Each of the models trained for each of the datasets will be stored in this database. Multiple models may exist for a single dataset. The date the model was uploaded will be kept on record.

ClassificationRequest

{
    "id": "[1-9][0-9]*",
    "fulfilled": true,
    "assigned_on": "datetime",
    "image": "TODO - What goes here"
}

Description

  • id: Primary key. Auto generated id for the request
  • fulfilled: boolean flag marking if this request was completed
  • assigned_on: The date that this request was assigned to a worker. Also use this field to determine if a request should be re-assigned
  • model: Foreign key reference to the model living in the database
  • image: TODO - Figure out how to handle the image submission

The ComputeRequest will be the true power of the classification webservice. When a user submits a request for an image to be classified a ComputeRequest entry will be created. A worker instance will query the webservice in order to be assigned one of the unassigned requests.

ClassificationResult

{
    "id": "[1-9][0-9]*",
    "completed_on": "date time",
    "compute_request": 1455,
    "classification": "The result",
    "errors": "Description of errors"
}

Description

  • id: The primary key of the result entry
  • completed_on: The date time of the result submission
  • compute_request: The foreign key of the compute request which spawned this result
  • classification: The result of the classification against the model
  • errors: A comma separated list of errors encountered during classification

It seems best, unless otherwise noted, that the result of a request be stored in a separate data table.
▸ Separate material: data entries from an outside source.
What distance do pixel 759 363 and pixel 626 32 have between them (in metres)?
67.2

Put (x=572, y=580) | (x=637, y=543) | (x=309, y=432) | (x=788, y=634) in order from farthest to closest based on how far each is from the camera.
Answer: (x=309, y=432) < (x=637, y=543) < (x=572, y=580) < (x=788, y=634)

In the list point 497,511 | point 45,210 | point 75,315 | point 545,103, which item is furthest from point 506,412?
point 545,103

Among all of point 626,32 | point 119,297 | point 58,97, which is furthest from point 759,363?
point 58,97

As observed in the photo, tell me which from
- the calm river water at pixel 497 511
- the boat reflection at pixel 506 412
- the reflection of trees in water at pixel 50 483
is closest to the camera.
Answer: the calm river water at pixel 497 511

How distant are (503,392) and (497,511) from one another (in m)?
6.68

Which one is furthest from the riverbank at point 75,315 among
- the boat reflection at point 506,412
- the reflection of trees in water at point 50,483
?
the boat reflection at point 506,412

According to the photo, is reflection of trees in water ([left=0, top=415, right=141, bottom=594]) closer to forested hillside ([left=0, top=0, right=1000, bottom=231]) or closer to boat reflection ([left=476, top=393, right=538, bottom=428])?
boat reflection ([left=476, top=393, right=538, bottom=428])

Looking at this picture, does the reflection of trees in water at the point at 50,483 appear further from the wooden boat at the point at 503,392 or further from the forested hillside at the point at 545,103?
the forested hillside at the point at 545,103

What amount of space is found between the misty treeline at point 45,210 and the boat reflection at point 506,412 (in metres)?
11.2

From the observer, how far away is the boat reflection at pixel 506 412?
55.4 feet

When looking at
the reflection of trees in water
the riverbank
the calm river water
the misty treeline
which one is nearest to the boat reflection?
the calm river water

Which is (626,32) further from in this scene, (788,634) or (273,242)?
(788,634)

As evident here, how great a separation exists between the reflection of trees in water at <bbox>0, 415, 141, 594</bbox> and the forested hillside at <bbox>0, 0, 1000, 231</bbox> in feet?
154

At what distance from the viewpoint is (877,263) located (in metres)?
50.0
Currently the only downside to this setup is that it doesn't provide a mechanism to mark requests as failed. A failed request could have improper datatypes, or have required too many system resources for the worker it was assigned to. In the future this may be something to consider.

Dispatch_Token

{
    "id": "primary key",
    "classification_id": "primary key of classification request",
    "dispatch_token": "generated token for the given request",
}

Description

The dispatch token model will be used as a layer of security in order to prevent malicious actors from submitting falsified results to the classification service. The dispatch tokens should be generated upon a worker instance's request for work.